Duurzaam en verantwoord ondernemen staat de afgelopen jaren in de spotlights. Steeds meer leeft het gevoel dat ondernemingen niet alleen verantwoordelijkheid dragen voor hun eigen activiteiten, maar ook voor de activiteiten van partners met wie zij samenwerken. In de Europese Unie is de afgelopen jaren gewerkt aan wetgeving om grote ondernemingen in dit kader verplichtingen op te leggen.
Dit heeft geleid tot de Corporate Sustainability Due Diligence Directive (CSDDD). Deze richtlijn, ook wel de antiwegkijkwet genoemd, is op 25 juli 2024 in werking getreden. De verplichtingen in de richtlijn gelden slechts voor zeer grote ondernemingen, kort gezegd ondernemingen met meer dan 1000 werknemers en een omzet van meer dan 450 miljoen euro per jaar.
Het doel van de wet is om te bevorderen dat bedrijven een bijdrage leveren aan het beperken van hun negatieve invloed op mensenrechten en milieu. Zij moeten deze negatieve invloed zoveel mogelijk in kaart brengen. Daarnaast worden zij verplicht om passende maatregelen te nemen op het moment dat zij constateren dat in hun activiteitenketen sprake is van schending van mensenrechten of milieuregels.
Hoewel de verplichtingen uit de richtlijn enkel voor grote ondernemingen gelden, ligt voor de hand dat ook het MKB hierdoor geraakt wordt. Een MKB’er kan immers een ketenpartner zijn van een onderneming die aan de verplichtingen van de richtlijn moet voldoen. Die onderneming moet actief de effecten op milieu en mensenrechten in zijn keten onderzoeken en zal daarom bij de MKB’er informatie willen opvragen om dit inzichtelijk te krijgen. In de praktijk zal moeten blijken hoe belastend dit voor het MKB gaat worden, maar het laat zich indenken dat het tot een flinke inspanning leidt. De richtlijn bevat wel enkele maatregelen om het MKB hierin te ondersteunen. Bovendien kunnen MKB’ers zich op dit vlak onderscheiden. Zij kunnen een aantrekkelijke ketenpartner worden als zij vooroplopen op het gebied van transparant ondernemen en als zij snel kunnen aantonen dat zij ‘CSDDD compliant’ zijn.

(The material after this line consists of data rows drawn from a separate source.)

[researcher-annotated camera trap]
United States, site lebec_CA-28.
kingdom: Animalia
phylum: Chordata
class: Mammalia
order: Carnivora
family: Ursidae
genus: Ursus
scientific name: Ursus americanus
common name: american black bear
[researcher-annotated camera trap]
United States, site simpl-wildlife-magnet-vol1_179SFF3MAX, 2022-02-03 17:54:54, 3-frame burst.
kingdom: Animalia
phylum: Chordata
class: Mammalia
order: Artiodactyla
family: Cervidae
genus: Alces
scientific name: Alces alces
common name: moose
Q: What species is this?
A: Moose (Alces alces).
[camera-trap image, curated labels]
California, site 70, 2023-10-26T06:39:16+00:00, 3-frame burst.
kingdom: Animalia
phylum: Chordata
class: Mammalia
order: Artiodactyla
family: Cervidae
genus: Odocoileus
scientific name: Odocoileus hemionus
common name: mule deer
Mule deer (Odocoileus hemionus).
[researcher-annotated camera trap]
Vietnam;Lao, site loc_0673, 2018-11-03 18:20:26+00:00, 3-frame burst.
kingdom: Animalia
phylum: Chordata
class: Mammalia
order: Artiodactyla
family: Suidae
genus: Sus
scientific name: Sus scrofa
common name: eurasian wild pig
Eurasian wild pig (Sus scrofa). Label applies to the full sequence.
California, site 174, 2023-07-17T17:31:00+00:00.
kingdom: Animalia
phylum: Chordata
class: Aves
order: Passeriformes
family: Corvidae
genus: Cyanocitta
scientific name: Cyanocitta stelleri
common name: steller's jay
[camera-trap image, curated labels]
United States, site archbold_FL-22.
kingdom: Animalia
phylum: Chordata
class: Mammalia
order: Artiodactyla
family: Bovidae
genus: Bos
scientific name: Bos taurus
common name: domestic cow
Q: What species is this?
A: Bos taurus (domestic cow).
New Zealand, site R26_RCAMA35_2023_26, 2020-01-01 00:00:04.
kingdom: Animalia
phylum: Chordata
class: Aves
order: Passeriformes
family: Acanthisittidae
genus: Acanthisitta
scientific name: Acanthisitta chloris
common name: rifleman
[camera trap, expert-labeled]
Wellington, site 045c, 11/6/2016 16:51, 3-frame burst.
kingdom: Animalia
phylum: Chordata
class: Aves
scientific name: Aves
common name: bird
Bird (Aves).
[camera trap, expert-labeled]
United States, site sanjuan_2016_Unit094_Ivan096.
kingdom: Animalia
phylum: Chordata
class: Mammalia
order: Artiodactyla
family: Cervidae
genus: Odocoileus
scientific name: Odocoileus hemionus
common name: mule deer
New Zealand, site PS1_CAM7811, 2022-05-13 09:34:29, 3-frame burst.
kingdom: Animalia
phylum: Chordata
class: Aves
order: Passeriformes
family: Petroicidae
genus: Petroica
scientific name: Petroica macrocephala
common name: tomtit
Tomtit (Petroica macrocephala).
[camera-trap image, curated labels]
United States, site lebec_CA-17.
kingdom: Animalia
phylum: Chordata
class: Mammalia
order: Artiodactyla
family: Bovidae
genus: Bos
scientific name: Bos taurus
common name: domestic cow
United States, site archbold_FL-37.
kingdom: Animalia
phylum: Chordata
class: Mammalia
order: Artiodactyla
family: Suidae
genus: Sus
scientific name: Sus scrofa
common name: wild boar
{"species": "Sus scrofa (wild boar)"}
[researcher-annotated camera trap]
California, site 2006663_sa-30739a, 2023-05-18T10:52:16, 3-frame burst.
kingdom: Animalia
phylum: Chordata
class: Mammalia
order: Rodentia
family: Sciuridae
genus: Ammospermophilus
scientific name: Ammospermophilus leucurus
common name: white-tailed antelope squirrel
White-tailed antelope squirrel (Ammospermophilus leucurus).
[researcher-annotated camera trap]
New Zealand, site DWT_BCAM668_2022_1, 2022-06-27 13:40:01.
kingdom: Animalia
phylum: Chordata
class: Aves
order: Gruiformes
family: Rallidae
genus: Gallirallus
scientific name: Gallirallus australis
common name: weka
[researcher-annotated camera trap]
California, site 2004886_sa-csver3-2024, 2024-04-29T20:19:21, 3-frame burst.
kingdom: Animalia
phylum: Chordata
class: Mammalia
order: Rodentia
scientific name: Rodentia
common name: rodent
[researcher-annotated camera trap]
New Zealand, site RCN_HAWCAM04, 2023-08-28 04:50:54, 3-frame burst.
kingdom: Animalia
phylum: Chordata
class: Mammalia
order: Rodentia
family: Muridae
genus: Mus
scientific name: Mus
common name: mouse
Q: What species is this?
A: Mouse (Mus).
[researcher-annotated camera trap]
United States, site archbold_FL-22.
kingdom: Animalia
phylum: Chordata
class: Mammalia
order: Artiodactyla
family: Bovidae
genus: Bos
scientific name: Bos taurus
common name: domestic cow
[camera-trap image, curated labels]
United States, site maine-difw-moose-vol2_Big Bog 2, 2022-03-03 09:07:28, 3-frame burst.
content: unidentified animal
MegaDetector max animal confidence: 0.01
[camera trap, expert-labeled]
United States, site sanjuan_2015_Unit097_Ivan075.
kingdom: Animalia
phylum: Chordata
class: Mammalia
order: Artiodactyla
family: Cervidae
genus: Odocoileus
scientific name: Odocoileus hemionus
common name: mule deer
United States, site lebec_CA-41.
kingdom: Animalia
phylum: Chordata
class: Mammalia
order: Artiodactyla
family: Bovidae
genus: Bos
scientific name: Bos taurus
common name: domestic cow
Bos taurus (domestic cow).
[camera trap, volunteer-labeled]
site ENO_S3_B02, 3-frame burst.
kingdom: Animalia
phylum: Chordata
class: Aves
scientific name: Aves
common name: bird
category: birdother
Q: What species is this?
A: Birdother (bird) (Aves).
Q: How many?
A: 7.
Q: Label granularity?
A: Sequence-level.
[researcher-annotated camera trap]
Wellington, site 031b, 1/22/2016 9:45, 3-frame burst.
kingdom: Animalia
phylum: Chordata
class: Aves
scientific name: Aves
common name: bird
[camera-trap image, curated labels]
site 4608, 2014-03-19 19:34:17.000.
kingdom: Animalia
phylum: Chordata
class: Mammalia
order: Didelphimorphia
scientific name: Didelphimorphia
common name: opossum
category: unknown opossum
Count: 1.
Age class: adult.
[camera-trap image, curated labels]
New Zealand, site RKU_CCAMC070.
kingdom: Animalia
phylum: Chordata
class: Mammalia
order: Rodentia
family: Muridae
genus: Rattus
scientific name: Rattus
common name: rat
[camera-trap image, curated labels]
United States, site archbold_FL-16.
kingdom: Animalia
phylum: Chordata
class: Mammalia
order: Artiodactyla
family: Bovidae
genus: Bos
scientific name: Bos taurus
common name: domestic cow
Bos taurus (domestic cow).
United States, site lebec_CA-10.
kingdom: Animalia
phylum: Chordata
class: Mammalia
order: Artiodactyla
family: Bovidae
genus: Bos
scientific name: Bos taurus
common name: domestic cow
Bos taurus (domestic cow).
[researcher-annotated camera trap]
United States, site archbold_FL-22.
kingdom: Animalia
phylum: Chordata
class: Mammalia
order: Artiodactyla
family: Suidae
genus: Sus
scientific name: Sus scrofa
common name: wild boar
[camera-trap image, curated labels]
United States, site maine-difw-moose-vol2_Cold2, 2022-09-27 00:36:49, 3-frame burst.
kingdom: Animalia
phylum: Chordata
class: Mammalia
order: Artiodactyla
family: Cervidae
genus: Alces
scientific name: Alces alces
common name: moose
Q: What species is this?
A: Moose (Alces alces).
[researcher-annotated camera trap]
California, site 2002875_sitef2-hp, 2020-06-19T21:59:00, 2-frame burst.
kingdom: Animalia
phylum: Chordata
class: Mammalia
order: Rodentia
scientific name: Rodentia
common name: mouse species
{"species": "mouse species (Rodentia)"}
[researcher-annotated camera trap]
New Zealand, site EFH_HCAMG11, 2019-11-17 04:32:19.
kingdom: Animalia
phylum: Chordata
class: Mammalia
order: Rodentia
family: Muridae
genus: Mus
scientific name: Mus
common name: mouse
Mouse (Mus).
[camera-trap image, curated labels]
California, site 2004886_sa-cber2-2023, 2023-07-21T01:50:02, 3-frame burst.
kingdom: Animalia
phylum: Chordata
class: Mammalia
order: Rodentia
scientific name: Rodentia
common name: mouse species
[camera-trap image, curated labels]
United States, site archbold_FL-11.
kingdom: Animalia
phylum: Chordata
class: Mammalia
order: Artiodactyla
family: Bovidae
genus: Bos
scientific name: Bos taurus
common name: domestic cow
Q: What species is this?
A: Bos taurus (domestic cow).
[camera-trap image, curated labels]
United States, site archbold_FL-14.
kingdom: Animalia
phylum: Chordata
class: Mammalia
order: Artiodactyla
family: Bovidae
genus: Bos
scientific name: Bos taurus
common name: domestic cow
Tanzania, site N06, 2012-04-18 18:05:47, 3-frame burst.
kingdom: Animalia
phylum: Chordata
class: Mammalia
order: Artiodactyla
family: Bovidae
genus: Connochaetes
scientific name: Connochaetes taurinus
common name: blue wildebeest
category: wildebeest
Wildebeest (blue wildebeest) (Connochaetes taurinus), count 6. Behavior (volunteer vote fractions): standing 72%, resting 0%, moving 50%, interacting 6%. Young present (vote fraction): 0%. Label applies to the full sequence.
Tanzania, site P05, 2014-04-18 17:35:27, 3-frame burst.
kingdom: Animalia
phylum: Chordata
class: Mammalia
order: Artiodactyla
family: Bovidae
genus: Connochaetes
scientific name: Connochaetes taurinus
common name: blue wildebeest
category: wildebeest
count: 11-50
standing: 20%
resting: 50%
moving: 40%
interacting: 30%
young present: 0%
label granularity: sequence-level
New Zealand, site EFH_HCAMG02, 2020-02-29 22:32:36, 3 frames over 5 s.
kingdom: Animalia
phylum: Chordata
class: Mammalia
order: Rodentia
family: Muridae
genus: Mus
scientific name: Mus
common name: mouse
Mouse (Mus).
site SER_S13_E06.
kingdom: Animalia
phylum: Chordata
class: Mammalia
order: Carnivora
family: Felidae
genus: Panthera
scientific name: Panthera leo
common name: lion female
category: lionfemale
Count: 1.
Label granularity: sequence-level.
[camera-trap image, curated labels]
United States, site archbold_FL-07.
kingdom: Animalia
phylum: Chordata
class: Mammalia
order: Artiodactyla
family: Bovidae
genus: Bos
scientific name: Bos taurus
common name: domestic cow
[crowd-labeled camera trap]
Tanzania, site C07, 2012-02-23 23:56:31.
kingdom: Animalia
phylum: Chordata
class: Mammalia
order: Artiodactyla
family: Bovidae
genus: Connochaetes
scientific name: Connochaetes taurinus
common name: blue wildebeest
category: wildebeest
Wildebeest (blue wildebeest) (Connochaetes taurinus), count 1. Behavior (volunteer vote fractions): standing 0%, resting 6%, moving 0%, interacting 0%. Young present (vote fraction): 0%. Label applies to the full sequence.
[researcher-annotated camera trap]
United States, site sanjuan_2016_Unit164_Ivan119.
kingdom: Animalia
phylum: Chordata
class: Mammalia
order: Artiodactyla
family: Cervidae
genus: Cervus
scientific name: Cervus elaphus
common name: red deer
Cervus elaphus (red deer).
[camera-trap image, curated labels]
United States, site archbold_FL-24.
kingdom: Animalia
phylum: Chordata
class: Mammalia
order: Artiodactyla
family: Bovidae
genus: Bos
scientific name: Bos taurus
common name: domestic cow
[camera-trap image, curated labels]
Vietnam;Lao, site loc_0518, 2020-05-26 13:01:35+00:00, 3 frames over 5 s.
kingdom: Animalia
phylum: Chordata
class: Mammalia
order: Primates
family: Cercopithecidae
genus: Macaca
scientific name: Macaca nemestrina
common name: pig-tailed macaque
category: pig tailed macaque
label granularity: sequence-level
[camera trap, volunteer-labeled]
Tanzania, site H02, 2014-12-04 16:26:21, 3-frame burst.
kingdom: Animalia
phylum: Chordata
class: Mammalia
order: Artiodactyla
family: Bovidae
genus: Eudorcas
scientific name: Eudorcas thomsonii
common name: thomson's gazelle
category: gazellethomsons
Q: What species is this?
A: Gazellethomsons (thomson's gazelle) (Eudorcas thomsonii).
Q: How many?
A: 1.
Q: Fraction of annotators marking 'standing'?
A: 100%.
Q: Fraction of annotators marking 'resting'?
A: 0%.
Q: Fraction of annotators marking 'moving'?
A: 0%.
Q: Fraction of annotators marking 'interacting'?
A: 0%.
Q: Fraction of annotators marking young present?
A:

De verplichtingen uit de richtlijn zullen worden gehandhaafd door een toezichthoudende autoriteit, wat in Nederland naar alle waarschijnlijkheid de Autoriteit Consument & Markt wordt. Daarnaast lopen ondernemingen het risico om civielrechtelijk aansprakelijk te worden gesteld wanneer zij bewust nalatig zijn in het naleven van de verplichtingen en dit tot schade leidt. Deze aansprakelijkheid is wel beperkt tot schade veroorzaakt door eigen schendingen van milieuregels of mensenrechten. Er bestaat dus geen aansprakelijkheid voor schade door ketenpartners.
De CSDDD bevat een ambitieus pakket aan maatregelen en is uniek in zijn soort. Wat de exacte effecten van de richtlijn in de praktijk gaan zijn valt moeilijk in te schatten, maar duidelijk is wel dat het bedrijfsleven aan het werk wordt gezet.